__EXTRACT TO READ__.
==*==
Art Basel Paris

Art Basel Paris

Abbas Zahedi, Josèfa Ntjam

Shared booth with seventeen, London

24.10.25 - 26.10.25



Click here to access the list of works

 

NıCOLETTı is delighted to present a joint stand in the Galeries section of Art Basel Paris 2025, with new  works by Abbas Zahedi and Josèfa Ntjam (presented by NıCOLETTı); accompanied by Patrick Goddard  and Justin Fitzpatrick (presented by Seventeen, London). 

 

Exploring the interconnectedness of natural and historical mechanisms, this exhibition unites four artists  who share a common interest in analysing the processes of exchange between human consciousness,  environmental structures, and socio-political systems. The works, each conceived to respond to one  another, implement ideas of flux, contamination, and mutation to address political questions related to  ecology, class, and identity.
==*==
__DATA SHOWN__.
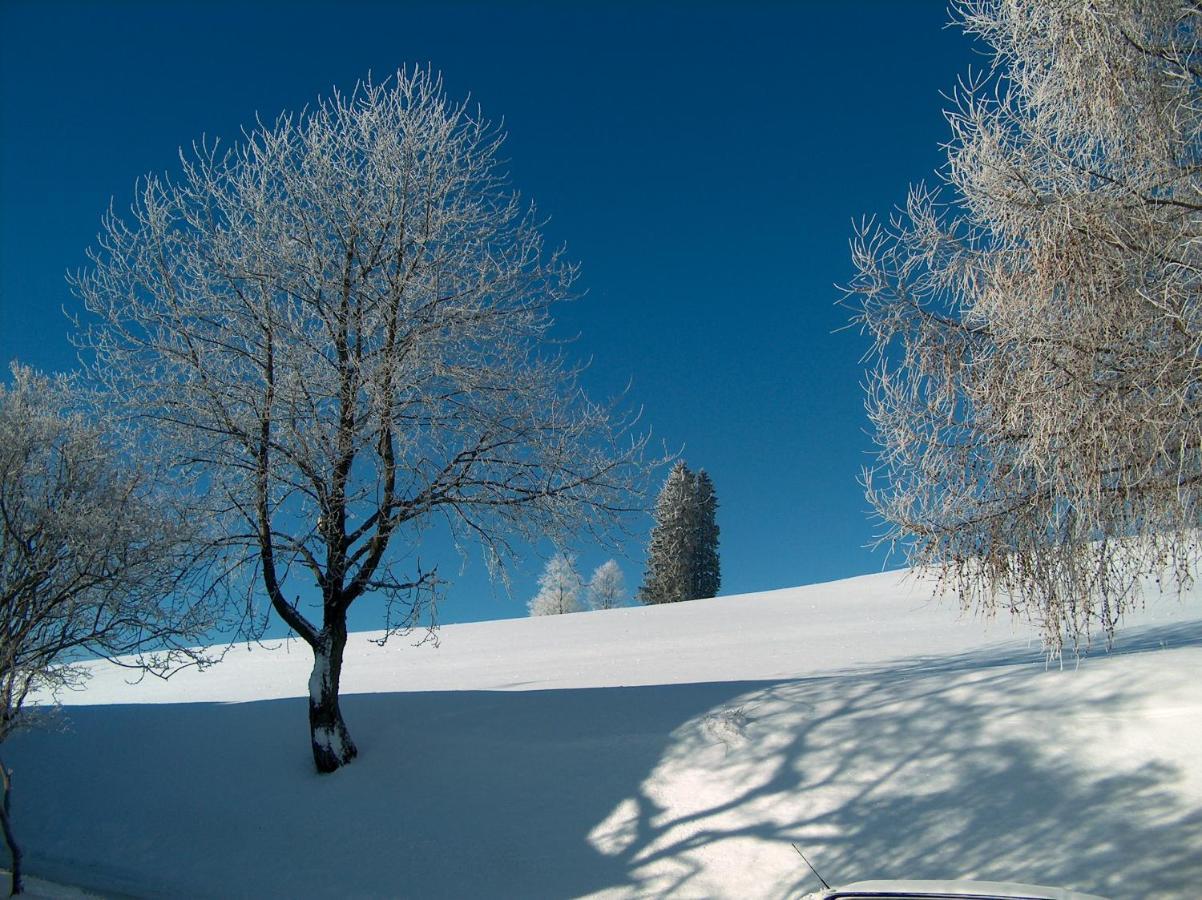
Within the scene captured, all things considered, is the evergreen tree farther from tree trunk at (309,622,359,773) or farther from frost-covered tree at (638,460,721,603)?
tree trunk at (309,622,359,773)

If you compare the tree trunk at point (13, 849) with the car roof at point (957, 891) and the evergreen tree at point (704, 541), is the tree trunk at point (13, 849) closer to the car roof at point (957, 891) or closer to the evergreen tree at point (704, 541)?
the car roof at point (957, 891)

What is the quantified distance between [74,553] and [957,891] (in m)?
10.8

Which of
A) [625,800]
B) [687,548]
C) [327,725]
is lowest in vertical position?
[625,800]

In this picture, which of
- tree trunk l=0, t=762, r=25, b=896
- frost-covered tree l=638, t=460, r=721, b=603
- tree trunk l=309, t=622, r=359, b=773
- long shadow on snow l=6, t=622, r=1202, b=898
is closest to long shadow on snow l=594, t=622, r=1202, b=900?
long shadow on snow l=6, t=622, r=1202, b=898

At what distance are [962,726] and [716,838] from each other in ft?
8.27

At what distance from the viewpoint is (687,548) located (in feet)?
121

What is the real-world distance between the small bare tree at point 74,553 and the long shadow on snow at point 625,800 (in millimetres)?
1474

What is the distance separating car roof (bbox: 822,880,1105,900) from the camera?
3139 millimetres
==*==
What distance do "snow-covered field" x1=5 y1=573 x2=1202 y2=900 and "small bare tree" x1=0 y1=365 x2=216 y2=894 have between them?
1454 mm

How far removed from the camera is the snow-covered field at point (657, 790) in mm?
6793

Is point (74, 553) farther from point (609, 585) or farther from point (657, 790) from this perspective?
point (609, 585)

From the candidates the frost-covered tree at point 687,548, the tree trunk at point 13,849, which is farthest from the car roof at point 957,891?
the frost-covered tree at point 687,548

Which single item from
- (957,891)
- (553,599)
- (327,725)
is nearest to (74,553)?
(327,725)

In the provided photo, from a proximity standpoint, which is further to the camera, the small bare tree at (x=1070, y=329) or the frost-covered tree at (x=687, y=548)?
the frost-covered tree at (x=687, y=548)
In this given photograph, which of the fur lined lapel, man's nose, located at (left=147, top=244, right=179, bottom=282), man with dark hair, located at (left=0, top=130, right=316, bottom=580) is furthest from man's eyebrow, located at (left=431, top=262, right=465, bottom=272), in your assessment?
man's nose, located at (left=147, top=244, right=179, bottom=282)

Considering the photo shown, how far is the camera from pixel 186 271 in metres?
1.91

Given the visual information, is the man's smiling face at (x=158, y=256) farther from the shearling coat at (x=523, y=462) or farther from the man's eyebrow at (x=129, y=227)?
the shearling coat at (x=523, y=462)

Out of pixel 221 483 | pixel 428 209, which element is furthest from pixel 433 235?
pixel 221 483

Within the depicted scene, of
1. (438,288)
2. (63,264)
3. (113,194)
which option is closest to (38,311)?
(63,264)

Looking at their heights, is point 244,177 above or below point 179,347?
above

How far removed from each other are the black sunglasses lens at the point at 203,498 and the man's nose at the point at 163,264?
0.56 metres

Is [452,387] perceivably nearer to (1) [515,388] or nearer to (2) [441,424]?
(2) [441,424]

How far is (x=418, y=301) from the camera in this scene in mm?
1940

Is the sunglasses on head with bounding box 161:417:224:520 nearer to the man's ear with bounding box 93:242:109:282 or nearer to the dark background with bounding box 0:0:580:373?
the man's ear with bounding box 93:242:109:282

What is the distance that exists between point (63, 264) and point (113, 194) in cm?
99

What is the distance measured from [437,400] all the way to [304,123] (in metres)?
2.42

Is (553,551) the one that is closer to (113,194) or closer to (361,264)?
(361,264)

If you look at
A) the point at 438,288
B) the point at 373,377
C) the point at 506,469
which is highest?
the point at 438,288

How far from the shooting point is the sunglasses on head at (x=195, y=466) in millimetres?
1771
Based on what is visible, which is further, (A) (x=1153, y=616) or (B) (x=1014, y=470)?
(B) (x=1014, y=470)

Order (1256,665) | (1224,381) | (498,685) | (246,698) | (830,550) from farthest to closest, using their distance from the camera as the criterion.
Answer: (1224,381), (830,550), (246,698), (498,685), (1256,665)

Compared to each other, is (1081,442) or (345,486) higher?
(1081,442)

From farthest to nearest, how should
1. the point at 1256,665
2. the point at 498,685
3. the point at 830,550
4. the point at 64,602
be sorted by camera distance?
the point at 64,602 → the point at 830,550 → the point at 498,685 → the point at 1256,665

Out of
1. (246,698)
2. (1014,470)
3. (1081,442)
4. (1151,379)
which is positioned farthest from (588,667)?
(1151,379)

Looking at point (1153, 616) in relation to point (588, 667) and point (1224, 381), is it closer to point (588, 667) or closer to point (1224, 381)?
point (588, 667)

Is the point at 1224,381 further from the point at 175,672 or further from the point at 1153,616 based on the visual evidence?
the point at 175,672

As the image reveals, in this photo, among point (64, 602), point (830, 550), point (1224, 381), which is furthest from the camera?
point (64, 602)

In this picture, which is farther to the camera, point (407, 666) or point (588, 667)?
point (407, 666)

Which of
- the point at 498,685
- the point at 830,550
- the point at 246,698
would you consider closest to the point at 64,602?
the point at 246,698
==*==
__GIVEN INSTRUCTION 1__. According to the Art Basel Paris notice, in which section of the 2025 fair is the joint stand presented?
__GIVEN INSTRUCTION 2__. Please show every line of the records that contains the word "covered".
The Art Basel Paris notice and the records come from separate, unrelated sources.

__CORRECT ANSWER 1__. The Galeries section.

__CORRECT ANSWER 2__.
Within the scene captured, all things considered, is the evergreen tree farther from tree trunk at (309,622,359,773) or farther from frost-covered tree at (638,460,721,603)?
- frost-covered tree l=638, t=460, r=721, b=603
What distance do "snow-covered field" x1=5 y1=573 x2=1202 y2=900 and "small bare tree" x1=0 y1=365 x2=216 y2=894 have between them?
How far removed from the camera is the snow-covered field at point (657, 790) in mm?
From the candidates the frost-covered tree at point 687,548, the tree trunk at point 13,849, which is farthest from the car roof at point 957,891?
the frost-covered tree at point 687,548
In the provided photo, from a proximity standpoint, which is further to the camera, the small bare tree at (x=1070, y=329) or the frost-covered tree at (x=687, y=548)?
the frost-covered tree at (x=687, y=548)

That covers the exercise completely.